A new leader of considerable stature soon emerged. James Fintan Lalor argued that the Irish Confederation had to focus on the land issue to win greater support for Repeal.

He demanded that the peasants should have security of tenure. His ideas, promising a path to direct action, stirred much debate. Mitchel was an enthusiastic supporter. 

Lalor explained that only a prevention of food exports would stop the starvation of the people and he suggested that the peasants hold on to their produce and occupy the ports. He proposed for May 1847 a rent and harvest strike which he called ‘moral insurrection’.  

These ideas soon led to a further split, the men of property in Young Ireland (notably William Smith-O’Brien and D’Arcy Magee) loudly objecting, and they took the majority with them. They had a dream that the landlords might eventually join the nationalist movement. 

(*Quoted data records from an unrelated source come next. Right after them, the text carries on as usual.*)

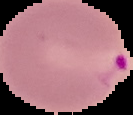

From a thin blood smear. Malaria status: parasitized. The area outside the segmented cell region is set to black. Image is 133×115 pixels.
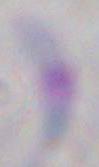
Summary:
  - Identification: Toxoplasma gondii
  - Modality: micrograph
  - Magnification: 1000x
Classify this cell by malaria status.
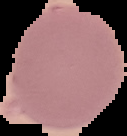

It is uninfected.

image size = 127×136 pixels
image type = segmented cell region on a black background
preparation = thin blood smear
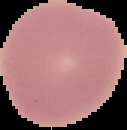

Summary:
  - Preparation: thin blood smear
  - Malaria status: uninfected
  - Image type: segmented cell region with the area outside set to black
  - Image size: 127×130 pixels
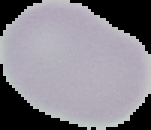

Summary:
  - Image type: segmented cell region with the area outside set to black
  - Image size: 151×130 pixels
  - Result: negative for malaria parasites
  - Preparation: thin blood film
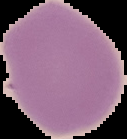 Result: negative for malaria parasites. Segmented cell region on a black background. From a thin blood smear. Image is 127×139 pixels.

The ideas of Lalor and Mitchel were prescient but fell on rocky ground. When Lalor proclaimed that the people should be the proprietors of the soil, the divisions only grew worse.  Mitchel’s support for slavery – a pressing issue of the time despite the Abolition Act of 1833, for there were still areas of the British Empire (and of course the Americas)  where slavery persisted – though of course not in Ireland – only served to exacerbate differences and hasten a further split.  

Mitchel was increasingly convinced that Lalor’s ideas were correct. He began to advocate a rent strike and open resistance to food exports to end the starvation. 

He proclaimed that Repeal could only be achieved with strong lower-class support.

Mitchel was beginning to enunciate ideas that would be at the heart of all future Republican agitation.